Crossing the Distance to Celebrate
Welcome to Celebrate US--stories about how we can celebrate the little and big moments in our lives to create memories that last. Last week, Jews all over the world celebrated our New Year holiday. No, it’s not my purpose here to explain the meaning of the holiday, why we celebrate it in the fall, or why this is the year 5772 in Jewish tradition. If you’d like answers to those questions, please check out the wonderful and easy to use site: www.myjewishlearning.com. What I will note, is that like many families these days, ours wasn’t together this holiday. It isn’t like “the olden days” as my kids used to say. It isn’t even like half a generation ago when you might expect at least half of the family to live within driving distance of one another. I am divorced from my children’s father, and my four children, two married with children of their own, live in four cities on two different continents. My siblings and I, unusual even for our generation, all live in Baltimore. In the fourth generation, only one of my father’s ten grandchildren has chosen to live here. We arrive at every holiday, religious or secular, joyful to be with those present, but also sad that so many of us are inevitably absent.
So I called all four of my children on the afternoon before the holiday began to wish them a good and sweet year. Then I emailed another message with an attachment, a list of ten questions put together by a talented educator to inspire meaningful conversations for their holiday celebrations. At lunch the next day, I shared the list and one of the questions with the family group my father and step-mother were hosting for lunch after services. “If someone were to write a book about you this year—what do you think would be its message?” We went around the table and asked each person to add one thing they wished for in the coming year. It was spontaneous, easy, and meaningful. “Health, peace, fun, life, inspiration, family, more time, more peace” and so it went. Then my six year old grand nephew and I took turns blowing the two ram’s horns (called a shofar) I had brought. This was a source of great amusement for everyone and amazement that we could get any sound whatsoever out of these ancient instruments.
I spoke to my Boston son later that afternoon to learn how his four year old daughter’s synagogue visit had gone.
“Didn’t you get my text last night?” he asked.
“No I didn’t see it.”
“It’s going to be your all time favorite text.”
One of the things about having family all over the place is that we collect texts and emails, digital pictures, and voicemail messages. These are the moments we share and celebrate, some of the most precious memories we now make together.
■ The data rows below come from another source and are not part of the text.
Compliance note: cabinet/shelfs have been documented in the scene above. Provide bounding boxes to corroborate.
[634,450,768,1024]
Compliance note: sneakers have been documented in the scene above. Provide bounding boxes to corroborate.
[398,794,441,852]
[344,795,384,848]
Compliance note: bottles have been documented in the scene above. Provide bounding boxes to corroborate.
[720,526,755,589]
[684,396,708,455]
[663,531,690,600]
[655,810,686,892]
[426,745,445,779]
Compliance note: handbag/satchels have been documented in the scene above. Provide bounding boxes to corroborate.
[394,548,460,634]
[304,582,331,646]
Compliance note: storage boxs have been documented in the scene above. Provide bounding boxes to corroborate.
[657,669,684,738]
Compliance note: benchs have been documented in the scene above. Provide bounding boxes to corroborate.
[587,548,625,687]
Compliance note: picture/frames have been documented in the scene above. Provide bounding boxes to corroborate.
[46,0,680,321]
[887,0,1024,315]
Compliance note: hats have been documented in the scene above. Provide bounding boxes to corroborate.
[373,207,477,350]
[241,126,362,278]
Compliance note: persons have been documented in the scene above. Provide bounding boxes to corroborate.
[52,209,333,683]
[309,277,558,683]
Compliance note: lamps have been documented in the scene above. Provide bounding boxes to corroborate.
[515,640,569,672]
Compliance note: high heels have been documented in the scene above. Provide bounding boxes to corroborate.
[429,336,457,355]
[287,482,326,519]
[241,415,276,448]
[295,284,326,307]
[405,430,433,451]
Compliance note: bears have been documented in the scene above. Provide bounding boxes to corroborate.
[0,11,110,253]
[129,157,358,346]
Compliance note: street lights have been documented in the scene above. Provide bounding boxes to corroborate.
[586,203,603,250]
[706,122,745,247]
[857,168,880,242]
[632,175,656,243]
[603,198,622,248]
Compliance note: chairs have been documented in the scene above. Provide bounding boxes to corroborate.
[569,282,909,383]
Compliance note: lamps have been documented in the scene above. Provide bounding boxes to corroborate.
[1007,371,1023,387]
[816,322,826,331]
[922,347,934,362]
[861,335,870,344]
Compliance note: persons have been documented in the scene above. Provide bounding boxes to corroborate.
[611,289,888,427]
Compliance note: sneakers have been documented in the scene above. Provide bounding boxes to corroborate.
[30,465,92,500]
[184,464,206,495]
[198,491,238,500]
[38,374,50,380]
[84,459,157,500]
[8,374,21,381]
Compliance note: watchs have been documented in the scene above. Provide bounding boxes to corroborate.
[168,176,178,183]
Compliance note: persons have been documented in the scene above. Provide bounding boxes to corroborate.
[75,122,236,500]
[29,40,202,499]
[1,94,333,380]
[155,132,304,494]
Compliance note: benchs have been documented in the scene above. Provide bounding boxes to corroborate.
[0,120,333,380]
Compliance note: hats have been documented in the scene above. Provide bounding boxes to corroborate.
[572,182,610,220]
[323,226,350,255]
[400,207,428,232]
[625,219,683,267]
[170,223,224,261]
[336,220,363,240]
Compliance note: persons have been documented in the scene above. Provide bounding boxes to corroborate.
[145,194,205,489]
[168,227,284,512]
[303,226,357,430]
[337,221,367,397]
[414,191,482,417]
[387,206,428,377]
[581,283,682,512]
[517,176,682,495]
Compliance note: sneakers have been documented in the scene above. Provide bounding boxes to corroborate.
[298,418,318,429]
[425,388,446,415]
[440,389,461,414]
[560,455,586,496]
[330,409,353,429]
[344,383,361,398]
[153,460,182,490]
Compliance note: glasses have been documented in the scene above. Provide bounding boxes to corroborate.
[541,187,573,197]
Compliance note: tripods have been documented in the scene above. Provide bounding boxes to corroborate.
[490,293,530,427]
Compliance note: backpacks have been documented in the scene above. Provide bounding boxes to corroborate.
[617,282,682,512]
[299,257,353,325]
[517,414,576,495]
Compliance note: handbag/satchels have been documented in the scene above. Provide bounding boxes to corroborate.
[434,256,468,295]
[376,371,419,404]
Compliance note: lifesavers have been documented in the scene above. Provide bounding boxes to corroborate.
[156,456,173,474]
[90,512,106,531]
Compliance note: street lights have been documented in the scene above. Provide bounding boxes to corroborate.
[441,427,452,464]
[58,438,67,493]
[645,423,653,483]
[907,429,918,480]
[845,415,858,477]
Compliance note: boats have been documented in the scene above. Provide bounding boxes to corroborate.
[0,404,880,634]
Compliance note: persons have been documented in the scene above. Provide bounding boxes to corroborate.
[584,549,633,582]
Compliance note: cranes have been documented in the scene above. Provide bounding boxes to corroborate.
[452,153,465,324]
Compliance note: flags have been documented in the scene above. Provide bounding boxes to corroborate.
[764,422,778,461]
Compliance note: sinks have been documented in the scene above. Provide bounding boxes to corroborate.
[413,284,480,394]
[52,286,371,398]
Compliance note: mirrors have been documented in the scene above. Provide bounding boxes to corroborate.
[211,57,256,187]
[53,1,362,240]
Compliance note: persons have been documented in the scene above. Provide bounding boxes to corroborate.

“Lauren said that ‘Rosh Hashanah is her favorite.’”
“Favorite what?”
“Just her current favorite experience.” Why? She got to eat apples with honey, drink a thimble of wine (she has loved wine has ever since she was an infant which alarms all of us just the teensiest bit), spend special time with “work daddy” (daddy dressed in his work clothes—he is usually gone before she wakes up in the morning), and both parents snuggled in bed with her and read her a bedtime story. What’s not to like for the average four year old—except for the cabernet?
The point was that the day stood out for her. It was special. Not like every other day. A few things marked it and made it different. Her parents made for her a memory. At our table in Baltimore, we participated together in naming the things we wanted for our new year. We broke bread with a blessing and blew the horn that gets our attention with its sharp, piercing notes. Halfway across the world, my son Alex with his wife, Natalie and their one year old son, Roy, gathered with 40 other Jews and their families in Dar Es Salaam to worship and have a meal together—an experience far from home that none of them will ever forget. We also made for ourselves for a memory. Although we were apart, and the absence of family was keenly felt, in Baltimore, Dar Es Salaam and in Boston, the holiday and its multiple rituals helped us all to connect to a shared tradition, and to find ways to celebrate US.